Tab synchronization points a tab at a folder on disk. Drop that folder inside a synced directory (Dropbox, Google Drive, whatever you use) and the tab’s contents travel across your machines. It is not a polished cloud-sync feature with a login, just a clever use of folder syncing, but it works.
And ignore rules let you tell CopyQ to skip clipboard content from certain windows or matching certain text, so a password field or a particular app never leaves a trace in your history.
Conclusion
CopyQ is built for the person who copies and pastes constantly and wants real control over what happens to that data. Developers juggling code fragments and terminal output, writers managing research across separate tabs, support staff reusing canned replies, anyone whose day involves moving text and images around in volume. For that crowd, the scripting and tab organization quietly remove a lot of friction.

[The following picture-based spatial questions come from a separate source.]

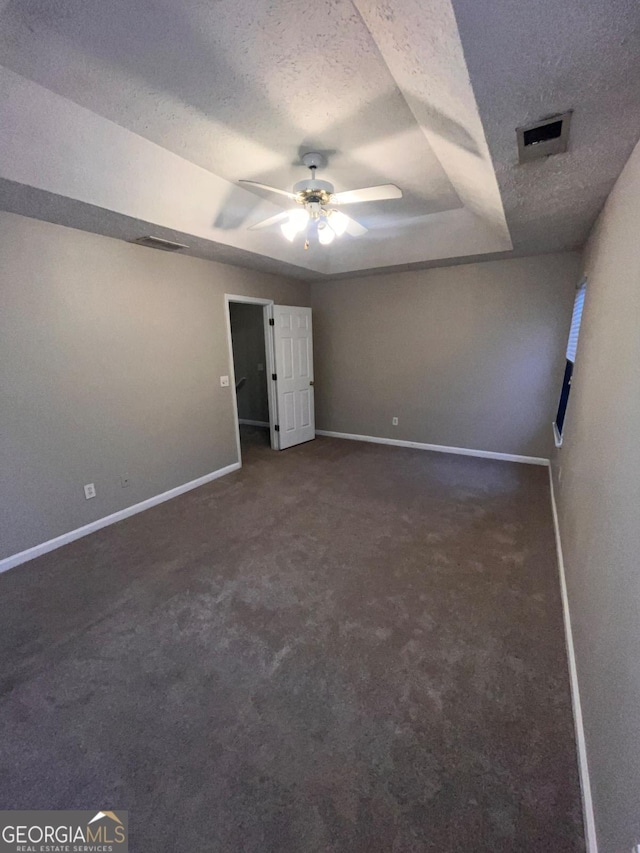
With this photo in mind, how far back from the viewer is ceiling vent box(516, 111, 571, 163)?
137 cm

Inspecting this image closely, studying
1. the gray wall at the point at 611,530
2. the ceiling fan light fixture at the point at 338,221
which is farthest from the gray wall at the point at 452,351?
the ceiling fan light fixture at the point at 338,221

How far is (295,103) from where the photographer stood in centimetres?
179

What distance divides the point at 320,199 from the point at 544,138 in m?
1.31

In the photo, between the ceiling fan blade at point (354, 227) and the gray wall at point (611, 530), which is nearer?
the gray wall at point (611, 530)

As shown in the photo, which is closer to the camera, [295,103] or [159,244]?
[295,103]

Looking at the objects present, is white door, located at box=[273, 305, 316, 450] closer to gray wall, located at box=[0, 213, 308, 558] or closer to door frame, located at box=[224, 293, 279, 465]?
door frame, located at box=[224, 293, 279, 465]

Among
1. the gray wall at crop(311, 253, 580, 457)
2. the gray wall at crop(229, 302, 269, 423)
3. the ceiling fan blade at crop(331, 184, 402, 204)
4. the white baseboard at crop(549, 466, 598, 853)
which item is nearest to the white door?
the gray wall at crop(311, 253, 580, 457)

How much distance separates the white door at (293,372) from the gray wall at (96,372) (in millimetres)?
900

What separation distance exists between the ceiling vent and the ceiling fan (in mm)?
692

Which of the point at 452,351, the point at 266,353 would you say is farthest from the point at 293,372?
the point at 452,351

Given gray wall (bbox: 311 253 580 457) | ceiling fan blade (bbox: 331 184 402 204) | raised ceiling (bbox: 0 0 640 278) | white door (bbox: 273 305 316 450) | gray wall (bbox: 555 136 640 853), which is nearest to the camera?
gray wall (bbox: 555 136 640 853)

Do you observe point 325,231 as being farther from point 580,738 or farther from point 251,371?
point 251,371

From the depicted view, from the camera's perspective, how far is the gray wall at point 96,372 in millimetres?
2447

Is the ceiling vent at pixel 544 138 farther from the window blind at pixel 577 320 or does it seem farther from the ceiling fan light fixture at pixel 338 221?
the window blind at pixel 577 320
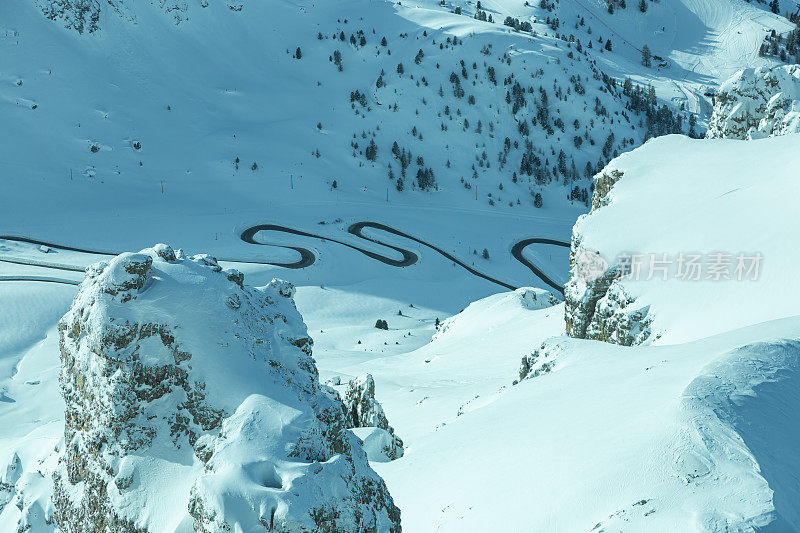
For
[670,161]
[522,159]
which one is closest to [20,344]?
[670,161]

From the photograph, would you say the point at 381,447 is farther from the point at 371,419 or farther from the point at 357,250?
the point at 357,250

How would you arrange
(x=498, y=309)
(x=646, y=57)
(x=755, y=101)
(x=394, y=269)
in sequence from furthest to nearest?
(x=646, y=57)
(x=394, y=269)
(x=755, y=101)
(x=498, y=309)

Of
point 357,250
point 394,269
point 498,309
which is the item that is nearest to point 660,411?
point 498,309

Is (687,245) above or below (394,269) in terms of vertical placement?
above

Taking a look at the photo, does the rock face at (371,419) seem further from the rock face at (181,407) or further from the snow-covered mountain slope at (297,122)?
the snow-covered mountain slope at (297,122)

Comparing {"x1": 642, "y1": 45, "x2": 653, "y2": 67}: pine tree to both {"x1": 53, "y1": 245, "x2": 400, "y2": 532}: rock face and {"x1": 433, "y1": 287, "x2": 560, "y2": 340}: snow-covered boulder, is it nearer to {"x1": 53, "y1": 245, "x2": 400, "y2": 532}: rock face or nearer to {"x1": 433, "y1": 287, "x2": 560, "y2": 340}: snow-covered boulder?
{"x1": 433, "y1": 287, "x2": 560, "y2": 340}: snow-covered boulder

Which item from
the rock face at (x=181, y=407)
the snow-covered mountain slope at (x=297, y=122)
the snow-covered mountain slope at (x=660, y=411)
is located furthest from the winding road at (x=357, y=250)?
the rock face at (x=181, y=407)

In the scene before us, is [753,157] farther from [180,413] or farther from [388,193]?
[388,193]

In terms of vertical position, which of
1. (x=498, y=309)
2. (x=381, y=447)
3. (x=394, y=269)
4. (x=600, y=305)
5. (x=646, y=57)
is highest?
(x=646, y=57)
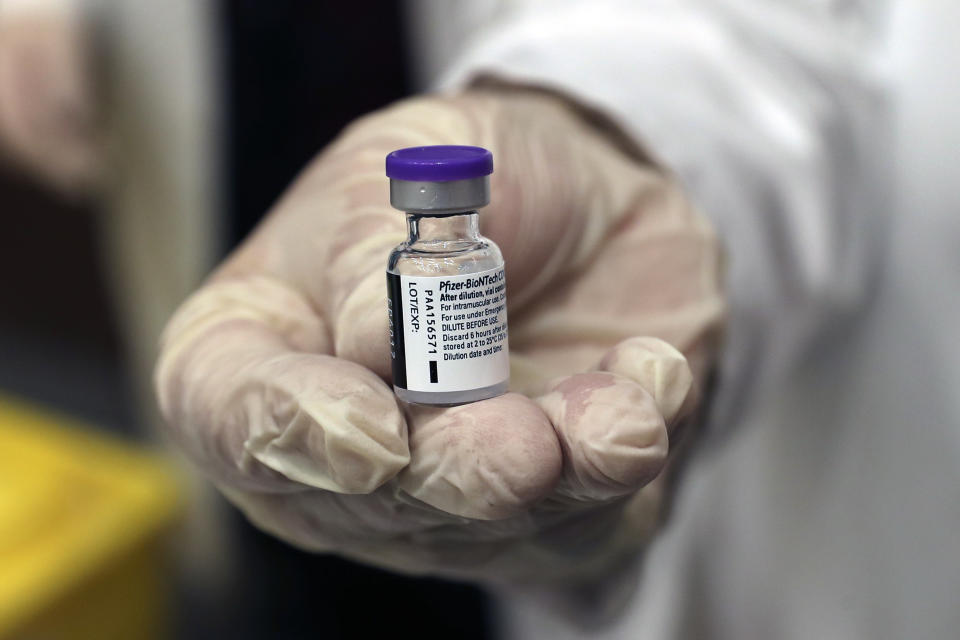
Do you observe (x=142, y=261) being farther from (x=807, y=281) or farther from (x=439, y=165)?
(x=439, y=165)

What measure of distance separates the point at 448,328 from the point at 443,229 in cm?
8

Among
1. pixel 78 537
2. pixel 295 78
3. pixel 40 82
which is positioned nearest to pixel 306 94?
pixel 295 78

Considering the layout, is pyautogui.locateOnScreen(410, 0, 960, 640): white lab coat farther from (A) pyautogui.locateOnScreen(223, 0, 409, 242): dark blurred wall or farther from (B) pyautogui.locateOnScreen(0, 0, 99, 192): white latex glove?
(B) pyautogui.locateOnScreen(0, 0, 99, 192): white latex glove

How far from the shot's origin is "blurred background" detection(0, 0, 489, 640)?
118 cm

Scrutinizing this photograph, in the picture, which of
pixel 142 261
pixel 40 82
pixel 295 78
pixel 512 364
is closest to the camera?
pixel 512 364

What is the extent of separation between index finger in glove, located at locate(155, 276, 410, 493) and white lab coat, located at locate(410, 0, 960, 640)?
13.0 inches

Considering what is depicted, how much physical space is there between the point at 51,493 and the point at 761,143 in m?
1.08

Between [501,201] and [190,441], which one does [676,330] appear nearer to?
[501,201]

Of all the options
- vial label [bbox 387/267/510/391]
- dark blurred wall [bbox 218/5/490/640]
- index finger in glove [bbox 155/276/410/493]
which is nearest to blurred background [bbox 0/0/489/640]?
dark blurred wall [bbox 218/5/490/640]

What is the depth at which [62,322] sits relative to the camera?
230 cm

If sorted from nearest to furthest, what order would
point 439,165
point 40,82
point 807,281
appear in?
point 439,165 → point 807,281 → point 40,82

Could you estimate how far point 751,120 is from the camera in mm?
834

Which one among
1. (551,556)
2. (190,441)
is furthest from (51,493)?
(551,556)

It is not the pick for someone who wants a tidy popup and nothing else, and the plain interface plus missing auto-updater are fair knocks against it. But few free utilities offer this much headroom. You can use CopyQ as a simple history on day one and slowly grow into the scripting and automation as your needs get more demanding, which is a rare kind of flexibility to get at no cost.
Pros & Cons
- Tabbed history keeps different projects and snippet types cleanly separated
- ECMAScript scripting and a full command line make it programmable far beyond a normal clipboard tool
- Stores text, HTML, images, and custom formats without flattening them to plain text
- F3 search with live filtering keeps even a huge history navigable
- Encrypted tabs and per-window ignore rules add a layer of privacy control
- Free, open source, and runs as a portable program with no install required
- The depth comes with a learning curve that casual users will find unnecessary
- Default appearance is plain and the interface feels more functional than friendly
- No built-in auto-updater, so you check for new versions yourself
- Tab sync leans on external folder-syncing rather than a real cloud feature
Frequently asked questions
The scripting engine and command line. Beyond storing history, the application can run custom commands on clipboard items, automate formatting, and be controlled from a terminal, which simpler tools cannot do.
They serve slightly different users. Ditto is friendlier for someone who just wants a fast clipboard popup. CopyQ wins on advanced editing, scripting, image handling, and cross-tab organization, so the heavier your workflow, the more it pulls ahead.
Yes. It keeps images, HTML, URLs, and custom data formats as proper items you can preview and reuse, not just plain text.
Press F3 inside the main window to open search, then type. Results filter live and matching text is highlighted, which makes finding an old clip quick even with thousands stored.
It can. You can encrypt specific tabs and set ignore rules so clipboard content from chosen windows or matching certain text is never saved at all.